Il est toutefois prématuré de crier victoire puisque la volatilité des prix du gaz au mois d’août ainsi que la forte remontée des prix du pétrole ces dernières semaines illustrent que les marchés énergétiques demeurent tendus. Par ailleurs, si le scénario d’une pénurie de gaz cet hiver est à priori peu probable, les incertitudes autour de l’offre et de la demande de gaz au niveau mondial demeurent élevées ce qui devrait maintenir une pression haussière sur les prix.

A cet égard, l’Agence Internationale de l’Energie (AIE) estime que la demande globale de gaz devrait rester stable en 2023 dans la mesure où l’augmentation de la demande en Chine, suite à la réouverture de son économie, devrait être compensée par la baisse de la demande en Europe. En effet, au premier semestre 2023, la consommation de gaz en Europe a demeuré 15% en dessous de la moyenne des 5 dernières années tandis qu’elle pourrait encore baisser en raison de la diminution attendue de la demande de gaz pour produire de l’électricité. En effet, par rapport à l’an passé, la production d’énergie renouvelable a fortement rebondi avec des progressions de respectivement 15%, 5% et 11% pour le solaire, l’éolien ou l’hydroélectrique, au premier semestre.

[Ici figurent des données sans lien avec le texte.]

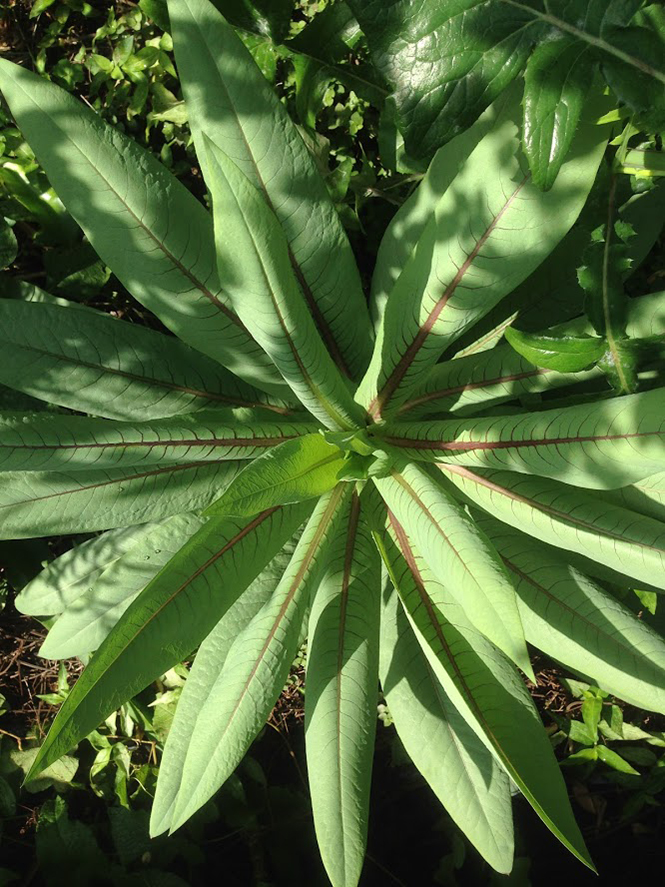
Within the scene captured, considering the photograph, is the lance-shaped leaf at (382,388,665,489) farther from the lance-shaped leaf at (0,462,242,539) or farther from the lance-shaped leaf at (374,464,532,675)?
the lance-shaped leaf at (0,462,242,539)

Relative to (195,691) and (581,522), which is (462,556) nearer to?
(581,522)

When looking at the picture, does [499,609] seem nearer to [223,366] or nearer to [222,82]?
[223,366]

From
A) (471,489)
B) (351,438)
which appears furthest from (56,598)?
(471,489)

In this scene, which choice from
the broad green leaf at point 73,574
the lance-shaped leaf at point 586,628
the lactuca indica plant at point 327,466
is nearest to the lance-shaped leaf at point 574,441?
the lactuca indica plant at point 327,466

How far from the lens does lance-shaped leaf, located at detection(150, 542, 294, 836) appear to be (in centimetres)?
138

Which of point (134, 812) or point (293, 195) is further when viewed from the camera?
point (134, 812)

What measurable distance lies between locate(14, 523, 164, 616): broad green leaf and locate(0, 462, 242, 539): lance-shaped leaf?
36 centimetres

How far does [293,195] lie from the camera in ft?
4.08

Par ailleurs, la production d’énergie nucléaire en France devrait rebondir de 10 à 15% cet année ce qui devrait également réduire la demande en gaz pour produire de l’électricité.2

En ce qui concerne l’offre de gaz, l’AIE s’attend à une production mondiale, globalement stable, et même en baisse en Europe puisque les Pays-Bas ont annoncé la fermeture du champ gazier de Groningen au premier octobre. Par ailleurs, les pipelines qui approvisionnent encore l’Europe depuis la Norvège ou l’Azerbaïdjan opèrent généralement déjà au maximum de leur capacité et l’Europe devra donc compter comme l’an dernier sur le gaz naturel liquéfié comme variable d’ajustement. La compétition pour le gaz naturel liquéfié pourrait cependant s’intensifier cette année en raison de la réouverture de l’économie chinoise même si cette dernière pourrait privilégier les achats de gaz à bon compte via le pipeline qui la relie à la Russie.

Bien qu’offre et demande de gaz semblent pouvoir s’équilibrer en 2023, le risque d’avoir un écart entre l’une et l’autre demeure élevé.

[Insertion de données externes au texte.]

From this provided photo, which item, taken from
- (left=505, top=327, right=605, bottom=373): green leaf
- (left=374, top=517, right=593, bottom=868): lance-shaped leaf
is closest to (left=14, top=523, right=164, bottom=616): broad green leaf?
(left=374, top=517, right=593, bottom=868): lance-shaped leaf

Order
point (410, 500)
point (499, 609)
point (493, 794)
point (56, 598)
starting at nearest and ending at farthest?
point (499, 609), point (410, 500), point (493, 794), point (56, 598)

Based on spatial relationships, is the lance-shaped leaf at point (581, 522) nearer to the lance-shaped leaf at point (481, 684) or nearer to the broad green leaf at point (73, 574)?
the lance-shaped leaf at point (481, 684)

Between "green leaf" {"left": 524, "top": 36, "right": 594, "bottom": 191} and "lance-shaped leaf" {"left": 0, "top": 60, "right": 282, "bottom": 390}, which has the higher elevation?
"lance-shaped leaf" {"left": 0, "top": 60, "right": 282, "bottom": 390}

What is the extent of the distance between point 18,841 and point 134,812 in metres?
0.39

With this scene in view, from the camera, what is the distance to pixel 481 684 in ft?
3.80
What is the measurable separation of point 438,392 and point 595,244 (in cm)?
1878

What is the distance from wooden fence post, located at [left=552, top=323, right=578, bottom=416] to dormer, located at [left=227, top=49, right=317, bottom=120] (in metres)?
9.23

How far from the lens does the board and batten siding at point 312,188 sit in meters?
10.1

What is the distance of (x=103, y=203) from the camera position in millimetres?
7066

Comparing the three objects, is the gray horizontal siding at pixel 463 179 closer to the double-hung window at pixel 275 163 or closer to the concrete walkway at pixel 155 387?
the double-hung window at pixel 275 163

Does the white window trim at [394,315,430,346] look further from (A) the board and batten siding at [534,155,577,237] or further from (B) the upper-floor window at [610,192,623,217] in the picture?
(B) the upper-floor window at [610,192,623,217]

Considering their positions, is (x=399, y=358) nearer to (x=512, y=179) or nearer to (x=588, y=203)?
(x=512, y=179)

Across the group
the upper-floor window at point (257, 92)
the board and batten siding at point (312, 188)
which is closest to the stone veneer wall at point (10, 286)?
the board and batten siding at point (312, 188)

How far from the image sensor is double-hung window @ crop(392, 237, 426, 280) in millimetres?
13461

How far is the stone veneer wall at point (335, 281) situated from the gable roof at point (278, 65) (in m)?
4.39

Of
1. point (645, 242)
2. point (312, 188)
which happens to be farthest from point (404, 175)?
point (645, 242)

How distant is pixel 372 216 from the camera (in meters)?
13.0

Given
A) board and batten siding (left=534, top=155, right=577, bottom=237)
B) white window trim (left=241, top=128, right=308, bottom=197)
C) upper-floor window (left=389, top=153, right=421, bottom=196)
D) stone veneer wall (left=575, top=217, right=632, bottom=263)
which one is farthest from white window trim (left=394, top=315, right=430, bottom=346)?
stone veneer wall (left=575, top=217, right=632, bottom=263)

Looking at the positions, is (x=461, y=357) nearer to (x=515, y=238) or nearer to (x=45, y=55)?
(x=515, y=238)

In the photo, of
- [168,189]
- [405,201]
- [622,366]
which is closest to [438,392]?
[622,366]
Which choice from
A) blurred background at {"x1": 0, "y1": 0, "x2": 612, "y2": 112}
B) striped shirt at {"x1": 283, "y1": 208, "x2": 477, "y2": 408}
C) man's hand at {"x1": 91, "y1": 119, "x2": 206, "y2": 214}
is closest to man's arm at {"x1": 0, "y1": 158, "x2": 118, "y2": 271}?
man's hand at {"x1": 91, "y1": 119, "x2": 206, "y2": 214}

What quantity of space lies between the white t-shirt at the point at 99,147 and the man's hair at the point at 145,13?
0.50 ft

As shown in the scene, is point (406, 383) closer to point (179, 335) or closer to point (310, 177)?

En effet, l’Europe demeure paradoxalement très dépendante de la Russie, qui continue à lui fournir du gaz par pipeline via l’Ukraine et la Turquie ainsi que du gaz liquéfié, dont les importations ont d’ailleurs augmenté de 35% en 2022. Une intensification du conflit en Ukraine pourrait ainsi priver l’Europe de flux gaziers toujours importants depuis la Russie. Par ailleurs, un hiver particulièrement rude et/ou un fort rebond de la demande chinoise pourraient aussi entrainer une hausse des prix.

Si ces scénarios semblent pour l’instant peu probables, il faut se rendre compte que même le scénario de base comporte aussi des risques pour l’économie européenne. En effet, bien que les prix du gaz soient sensiblement inférieurs à leurs niveaux de l’an dernier ils n’en demeurent pas moins 4 fois plus élevés qu’aux Etats-Unis ce qui affecte négativement la compétitivité des entreprises européennes déjà mise à mal par une législation environnementale parmi les plus strictes au monde, notamment parce qu’elle inclut une taxation des émissions de CO2.

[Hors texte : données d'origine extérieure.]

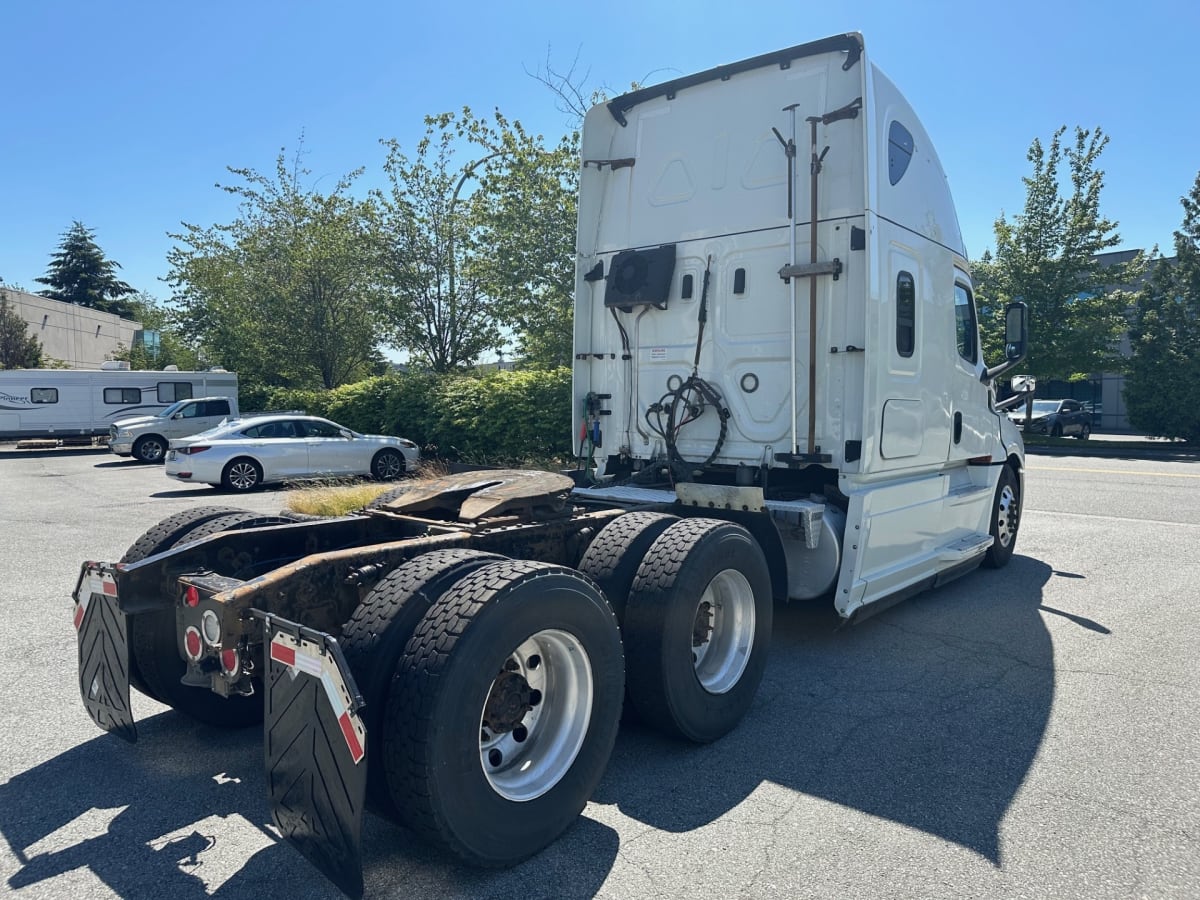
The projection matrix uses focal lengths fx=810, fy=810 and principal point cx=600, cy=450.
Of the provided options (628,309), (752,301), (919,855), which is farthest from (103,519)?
Result: (919,855)

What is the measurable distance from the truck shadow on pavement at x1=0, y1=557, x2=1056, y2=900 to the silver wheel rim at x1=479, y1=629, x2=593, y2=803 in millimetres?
282

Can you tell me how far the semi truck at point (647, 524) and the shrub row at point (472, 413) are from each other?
7.88 m

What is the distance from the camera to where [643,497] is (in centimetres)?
537

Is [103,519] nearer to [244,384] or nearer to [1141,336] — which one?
[244,384]

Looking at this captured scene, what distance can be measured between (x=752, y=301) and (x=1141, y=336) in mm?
28698

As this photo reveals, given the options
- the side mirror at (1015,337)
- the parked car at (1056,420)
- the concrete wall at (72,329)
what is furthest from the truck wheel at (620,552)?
the concrete wall at (72,329)

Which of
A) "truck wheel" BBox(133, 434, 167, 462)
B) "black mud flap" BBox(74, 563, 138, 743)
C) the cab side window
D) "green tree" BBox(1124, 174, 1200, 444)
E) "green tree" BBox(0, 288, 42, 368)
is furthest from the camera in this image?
"green tree" BBox(0, 288, 42, 368)

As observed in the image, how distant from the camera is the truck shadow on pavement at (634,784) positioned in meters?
2.79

En conclusion, bien que la sécurité énergétique de l’Europe semble assurée pour cet hiver, l’Europe ne dispose cependant que d’une faible marge de sécurité tandis que les risques en termes d’offre et de demande sont nombreux. Cette situation devrait contribuer à maintenir des prix élevés sur les marchés énergétiques et relativement plus élevés en Europe ce qui devrait peser sur la compétitivité de nos entreprises.

Jusqu’ici, l’Europe s’est néanmoins montrée à la hauteur du défi énergétique auquel elle est confrontée et elle devrait vraisemblablement continuer à se concentrer sur les éléments qu’elle peut contrôler comme l’accélération de sa transition énergétique, la baisse de sa consommation de gaz et le déploiement d’un mécanisme d'ajustement carbone aux frontières pour protéger la compétitivité des entreprises européennes.

Ces mesures devraient à terme renforcer le leadership de l’Europe dans la course «aux zéro émissions» de CO2 tandis que l’adaptation des entreprises européennes a des standards climatiques stricts devraient devenir un avantage compétitif.